Her dark-blue eyes touched on Ethan for the flicker of a second before sweeping past to rest on Trace. “Pulling down the ceiling yesterday. I took a few good hits. I’m tired, too. Let’s look at the plans and call it a day.”

“They’re in the truck.”

“That’s fine. There are way too many eyes in here.”

“That’s what I was thinking.”

“Delaney,” Ethan said before she walked off. She turned, guarded, her body tense. It was the demeanor she’d used to face his father and brother, and that both hurt and angered Ethan. He swung Hunter off his shoulders and returned her to her drawing. “Can I have a minute?”

Before she could answer, Trace said, “Take your time. I’ve got to dig the plans out from beneath a pile of tools. It will take me a few.”

“I’ll be right there,” she told Trace. To Ethan, she said, “Outside.” Then she followed Trace out the front door.
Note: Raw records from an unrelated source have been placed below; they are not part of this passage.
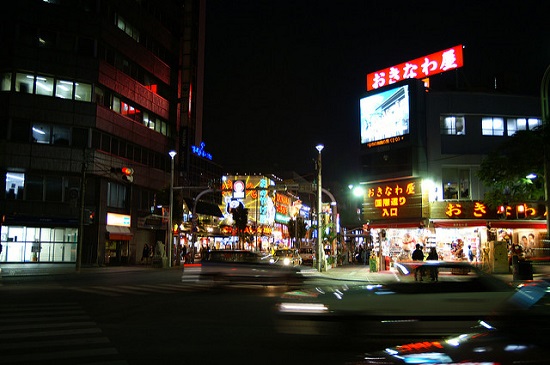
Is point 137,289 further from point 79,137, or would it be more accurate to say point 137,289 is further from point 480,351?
point 79,137

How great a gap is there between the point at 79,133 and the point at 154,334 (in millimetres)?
33729

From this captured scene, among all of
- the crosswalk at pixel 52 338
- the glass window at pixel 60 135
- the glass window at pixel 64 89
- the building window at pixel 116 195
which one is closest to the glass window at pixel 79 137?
the glass window at pixel 60 135

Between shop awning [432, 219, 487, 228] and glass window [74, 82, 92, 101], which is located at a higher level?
glass window [74, 82, 92, 101]

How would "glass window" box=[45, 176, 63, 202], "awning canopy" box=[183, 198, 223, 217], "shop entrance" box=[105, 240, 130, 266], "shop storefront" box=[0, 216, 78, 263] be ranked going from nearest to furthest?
"shop storefront" box=[0, 216, 78, 263] < "glass window" box=[45, 176, 63, 202] < "shop entrance" box=[105, 240, 130, 266] < "awning canopy" box=[183, 198, 223, 217]

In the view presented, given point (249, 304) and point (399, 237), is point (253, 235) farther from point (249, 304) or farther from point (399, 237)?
point (249, 304)

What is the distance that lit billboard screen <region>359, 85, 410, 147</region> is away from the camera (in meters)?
35.6

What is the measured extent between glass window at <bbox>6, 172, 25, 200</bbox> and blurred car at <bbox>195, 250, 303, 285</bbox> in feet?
76.4

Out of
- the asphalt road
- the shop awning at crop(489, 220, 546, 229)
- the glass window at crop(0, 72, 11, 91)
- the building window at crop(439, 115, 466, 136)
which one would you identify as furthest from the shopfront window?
the shop awning at crop(489, 220, 546, 229)

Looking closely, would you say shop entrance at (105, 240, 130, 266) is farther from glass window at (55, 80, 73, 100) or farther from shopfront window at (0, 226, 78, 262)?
glass window at (55, 80, 73, 100)

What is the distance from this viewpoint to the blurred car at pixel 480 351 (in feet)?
12.3

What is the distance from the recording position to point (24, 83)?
128 feet

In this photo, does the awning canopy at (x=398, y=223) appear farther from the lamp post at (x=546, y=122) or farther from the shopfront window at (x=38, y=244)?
the shopfront window at (x=38, y=244)

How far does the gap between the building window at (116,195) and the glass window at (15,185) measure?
6.81 m

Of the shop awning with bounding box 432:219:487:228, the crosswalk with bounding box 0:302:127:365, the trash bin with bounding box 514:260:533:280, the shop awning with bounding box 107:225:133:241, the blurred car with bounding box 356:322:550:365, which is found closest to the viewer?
the blurred car with bounding box 356:322:550:365
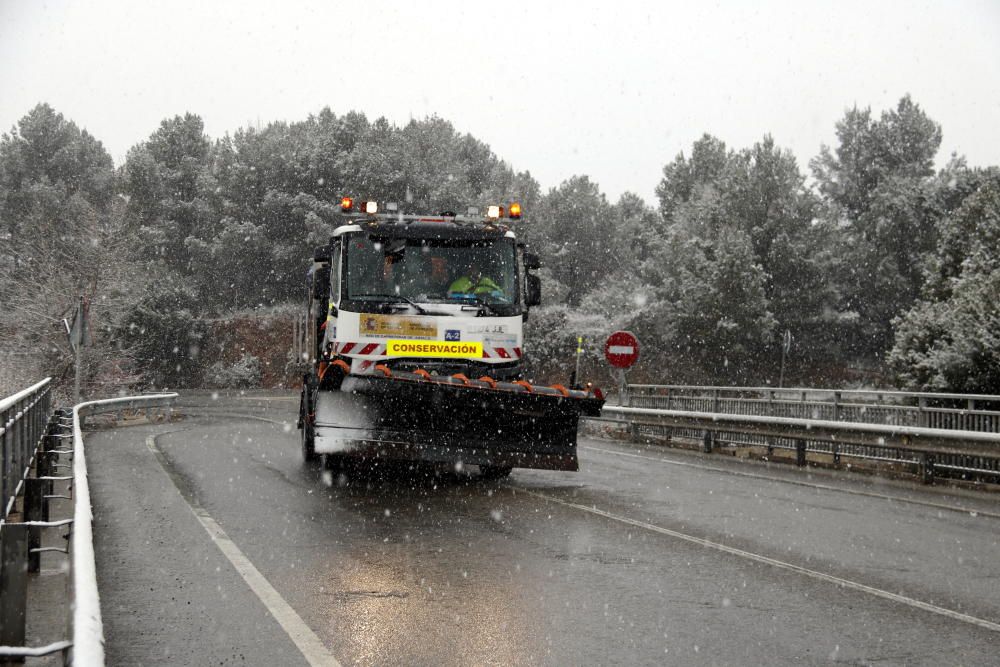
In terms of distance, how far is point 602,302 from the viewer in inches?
2414

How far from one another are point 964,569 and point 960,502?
17.3 ft

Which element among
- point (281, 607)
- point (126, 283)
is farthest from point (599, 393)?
point (126, 283)

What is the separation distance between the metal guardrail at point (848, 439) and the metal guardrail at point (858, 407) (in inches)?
24.0

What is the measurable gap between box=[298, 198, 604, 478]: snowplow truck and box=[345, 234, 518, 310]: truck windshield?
0.01 metres

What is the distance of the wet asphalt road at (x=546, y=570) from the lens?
19.1ft

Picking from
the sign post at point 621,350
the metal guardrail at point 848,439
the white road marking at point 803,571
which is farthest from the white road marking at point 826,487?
the sign post at point 621,350

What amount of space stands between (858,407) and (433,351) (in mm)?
8593

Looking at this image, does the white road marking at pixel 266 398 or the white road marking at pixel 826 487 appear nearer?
the white road marking at pixel 826 487

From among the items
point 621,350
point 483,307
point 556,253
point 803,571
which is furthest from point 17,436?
point 556,253

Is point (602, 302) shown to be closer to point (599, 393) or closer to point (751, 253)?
point (751, 253)

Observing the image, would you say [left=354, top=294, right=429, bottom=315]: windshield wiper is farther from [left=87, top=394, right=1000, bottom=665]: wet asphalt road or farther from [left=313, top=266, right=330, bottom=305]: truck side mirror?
[left=87, top=394, right=1000, bottom=665]: wet asphalt road

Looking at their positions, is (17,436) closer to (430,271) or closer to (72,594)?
(430,271)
When Trace turned left, Delaney stepped off to the right. Ethan curled her hand in his and pulled her farther from the entrance.

“Ethan . . .”

He stepped into an alley between buildings and held on to her hand as he faced her. All he wanted to do was pull her close and kiss her. Was dying to feel her pressed against him, her hands pulling at his clothes, her mouth open, her tongue hungry. He wanted to feel her wanting him, not pushing away like she was now.
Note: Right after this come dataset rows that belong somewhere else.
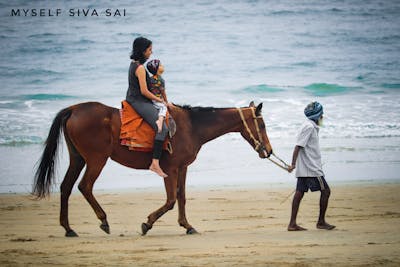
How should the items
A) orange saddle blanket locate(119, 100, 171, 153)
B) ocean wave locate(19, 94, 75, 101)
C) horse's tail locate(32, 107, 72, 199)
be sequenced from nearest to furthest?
orange saddle blanket locate(119, 100, 171, 153)
horse's tail locate(32, 107, 72, 199)
ocean wave locate(19, 94, 75, 101)

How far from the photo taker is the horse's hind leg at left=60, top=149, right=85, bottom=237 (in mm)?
8328

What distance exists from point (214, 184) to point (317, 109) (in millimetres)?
4454

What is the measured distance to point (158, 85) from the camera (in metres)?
8.40

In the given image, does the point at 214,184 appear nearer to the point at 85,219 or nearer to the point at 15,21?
the point at 85,219

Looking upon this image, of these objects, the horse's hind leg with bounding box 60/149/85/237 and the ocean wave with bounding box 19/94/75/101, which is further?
the ocean wave with bounding box 19/94/75/101

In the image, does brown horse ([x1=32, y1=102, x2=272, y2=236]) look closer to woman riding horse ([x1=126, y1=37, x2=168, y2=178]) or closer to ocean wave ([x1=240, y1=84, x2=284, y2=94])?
woman riding horse ([x1=126, y1=37, x2=168, y2=178])

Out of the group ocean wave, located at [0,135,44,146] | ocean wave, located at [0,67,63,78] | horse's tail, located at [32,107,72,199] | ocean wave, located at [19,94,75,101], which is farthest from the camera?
ocean wave, located at [0,67,63,78]

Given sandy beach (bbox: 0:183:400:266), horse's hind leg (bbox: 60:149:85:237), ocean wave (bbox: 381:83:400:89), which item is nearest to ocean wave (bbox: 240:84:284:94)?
ocean wave (bbox: 381:83:400:89)

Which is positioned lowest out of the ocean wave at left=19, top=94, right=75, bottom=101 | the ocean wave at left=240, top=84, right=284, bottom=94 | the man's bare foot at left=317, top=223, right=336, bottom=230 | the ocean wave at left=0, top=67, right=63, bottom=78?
the ocean wave at left=19, top=94, right=75, bottom=101

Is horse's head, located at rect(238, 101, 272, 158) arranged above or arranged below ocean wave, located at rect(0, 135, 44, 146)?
above

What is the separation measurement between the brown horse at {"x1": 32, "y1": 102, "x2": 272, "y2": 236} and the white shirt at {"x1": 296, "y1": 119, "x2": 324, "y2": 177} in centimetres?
51

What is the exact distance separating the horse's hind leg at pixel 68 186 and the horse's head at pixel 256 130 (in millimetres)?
2014

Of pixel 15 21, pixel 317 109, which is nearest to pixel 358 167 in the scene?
pixel 317 109

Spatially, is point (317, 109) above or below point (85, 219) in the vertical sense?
above
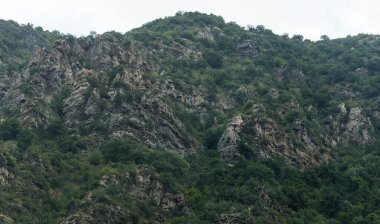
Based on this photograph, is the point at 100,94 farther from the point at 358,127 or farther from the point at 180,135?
the point at 358,127

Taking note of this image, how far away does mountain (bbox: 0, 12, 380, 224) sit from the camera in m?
76.3

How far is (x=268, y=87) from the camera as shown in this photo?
117250 millimetres

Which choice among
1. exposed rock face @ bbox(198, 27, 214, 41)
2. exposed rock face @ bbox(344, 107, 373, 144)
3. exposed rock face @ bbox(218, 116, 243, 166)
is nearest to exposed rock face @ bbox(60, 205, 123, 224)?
exposed rock face @ bbox(218, 116, 243, 166)

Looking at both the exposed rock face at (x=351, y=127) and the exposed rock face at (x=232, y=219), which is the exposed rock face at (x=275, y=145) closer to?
the exposed rock face at (x=351, y=127)

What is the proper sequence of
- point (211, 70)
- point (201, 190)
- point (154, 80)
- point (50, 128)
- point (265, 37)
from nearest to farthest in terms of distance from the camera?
point (201, 190) → point (50, 128) → point (154, 80) → point (211, 70) → point (265, 37)

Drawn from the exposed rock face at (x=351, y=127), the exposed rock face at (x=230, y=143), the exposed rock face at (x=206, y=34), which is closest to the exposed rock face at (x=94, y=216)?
the exposed rock face at (x=230, y=143)

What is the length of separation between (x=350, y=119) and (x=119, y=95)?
38556 mm

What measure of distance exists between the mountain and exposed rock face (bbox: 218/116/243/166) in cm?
20

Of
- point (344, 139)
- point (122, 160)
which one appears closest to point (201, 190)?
point (122, 160)

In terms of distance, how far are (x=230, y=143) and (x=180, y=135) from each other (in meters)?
7.86

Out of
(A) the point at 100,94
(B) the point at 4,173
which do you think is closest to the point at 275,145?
(A) the point at 100,94

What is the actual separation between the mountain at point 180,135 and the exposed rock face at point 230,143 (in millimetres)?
201

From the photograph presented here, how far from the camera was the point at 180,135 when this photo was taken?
95000mm

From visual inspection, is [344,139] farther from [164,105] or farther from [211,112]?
[164,105]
“There’s too many people here,” she said, her gaze darting over her shoulder.

Ethan put a hand against her cheek and pulled her back to him. “Why did you quit your job?”

“What?” She frowned hard. Leaned back as if the question offended her. “Where did that come from?”

“Were you having an affair with your boss?”

A combination of anger and hurt washed out the confusion in her expression. “What difference does that make?”

“It makes a difference if you used the affair to get benefits in the job.”

Her lips parted. Surprise flashed in her eyes, but it almost instantly turned to anger. “Really? Is this a question you really need me to answer? Because I think I’ve already answered what you really want to know half a dozen times over the past two weeks.”

She pulled her hand away, crossed her arms, and stepped back. “If you can’t see that, then you’re not looking. And the fact that you even asked tells me nothing I say would satisfy you.”

Delaney turned and strode out of the alley.

And Ethan found himself as trapped as he’d always been—by his family, by the town, but mostly by his own limitations, his own fears, and his own shortcomings.

He dropped back against the brick wall of Black Jack’s, squeezed his eyes shut, and pressed one fist to his forehead. He searched his mind for some resolution to this conflict, but what was he going to do? Put himself between Delaney and his family, ruin what lousy ties he had left with them and his chance at his dreams while knowing Delaney would breeze out of town the second her responsibilities here were satisfied, leaving him with nothing?

He pushed his hands into his hair and fisted them with a growl of frustration.

He’d never been so damned if he did, damned if he didn’t.